Starting at the line below that contains "What is the distance", print each line through the end of the records exactly as it appears.

● Records provided

====

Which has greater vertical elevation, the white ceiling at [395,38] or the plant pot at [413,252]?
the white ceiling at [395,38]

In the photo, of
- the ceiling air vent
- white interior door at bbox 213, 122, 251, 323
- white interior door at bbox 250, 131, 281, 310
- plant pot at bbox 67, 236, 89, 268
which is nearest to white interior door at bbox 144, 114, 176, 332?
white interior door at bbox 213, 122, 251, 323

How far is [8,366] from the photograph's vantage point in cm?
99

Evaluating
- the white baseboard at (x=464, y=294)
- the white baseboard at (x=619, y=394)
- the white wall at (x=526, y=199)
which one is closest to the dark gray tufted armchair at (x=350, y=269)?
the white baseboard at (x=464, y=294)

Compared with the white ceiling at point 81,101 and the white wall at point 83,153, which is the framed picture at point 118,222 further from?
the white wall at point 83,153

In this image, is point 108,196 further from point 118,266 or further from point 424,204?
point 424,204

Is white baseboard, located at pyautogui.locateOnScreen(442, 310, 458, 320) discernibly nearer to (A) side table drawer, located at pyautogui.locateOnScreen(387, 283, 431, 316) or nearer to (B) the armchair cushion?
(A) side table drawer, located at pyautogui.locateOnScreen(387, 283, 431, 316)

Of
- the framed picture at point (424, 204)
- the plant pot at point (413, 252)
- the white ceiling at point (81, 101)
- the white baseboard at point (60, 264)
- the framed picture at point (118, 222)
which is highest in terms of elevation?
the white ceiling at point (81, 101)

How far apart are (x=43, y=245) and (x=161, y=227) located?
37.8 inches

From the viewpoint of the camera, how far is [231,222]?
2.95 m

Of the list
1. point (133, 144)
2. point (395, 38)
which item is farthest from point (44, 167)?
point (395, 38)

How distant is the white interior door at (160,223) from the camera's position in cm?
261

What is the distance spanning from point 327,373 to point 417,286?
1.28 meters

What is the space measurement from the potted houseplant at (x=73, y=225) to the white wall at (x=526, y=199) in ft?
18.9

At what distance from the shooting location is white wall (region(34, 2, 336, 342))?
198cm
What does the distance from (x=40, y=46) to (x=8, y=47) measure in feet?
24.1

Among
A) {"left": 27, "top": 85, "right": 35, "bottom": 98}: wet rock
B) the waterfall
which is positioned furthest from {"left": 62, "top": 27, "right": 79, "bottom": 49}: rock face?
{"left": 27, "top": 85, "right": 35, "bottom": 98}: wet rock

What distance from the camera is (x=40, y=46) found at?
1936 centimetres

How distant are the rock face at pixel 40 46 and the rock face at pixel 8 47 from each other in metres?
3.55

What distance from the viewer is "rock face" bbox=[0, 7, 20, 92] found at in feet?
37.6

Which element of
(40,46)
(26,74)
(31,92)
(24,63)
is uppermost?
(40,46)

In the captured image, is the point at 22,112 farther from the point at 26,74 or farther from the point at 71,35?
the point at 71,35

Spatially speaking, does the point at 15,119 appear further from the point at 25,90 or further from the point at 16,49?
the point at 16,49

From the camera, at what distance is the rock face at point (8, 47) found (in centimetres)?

====

● The output
What is the distance spanning from point 327,373 to point 417,286?
1.28 meters

What is the space measurement from the potted houseplant at (x=73, y=225) to the white wall at (x=526, y=199) in ft?
18.9

At what distance from the shooting location is white wall (region(34, 2, 336, 342))?
198cm
What does the distance from (x=40, y=46) to (x=8, y=47) measure in feet?
24.1

Among
A) {"left": 27, "top": 85, "right": 35, "bottom": 98}: wet rock
B) the waterfall
which is positioned furthest from {"left": 62, "top": 27, "right": 79, "bottom": 49}: rock face?
{"left": 27, "top": 85, "right": 35, "bottom": 98}: wet rock

What distance from the camera is (x=40, y=46) found at?
1936 centimetres

How distant are the rock face at pixel 40 46 and the rock face at pixel 8 47 from each other in metres?
3.55

What distance from the viewer is "rock face" bbox=[0, 7, 20, 92] found at in feet?
37.6

Which element of
(40,46)
(26,74)
(31,92)
(24,63)
is uppermost?
(40,46)

In the captured image, is the point at 22,112 farther from the point at 26,74 or farther from the point at 71,35?
the point at 71,35

Spatially speaking, does the point at 15,119 appear further from the point at 25,90 or further from the point at 16,49?
the point at 16,49

From the camera, at what distance is the rock face at point (8, 47) found (in centimetres)?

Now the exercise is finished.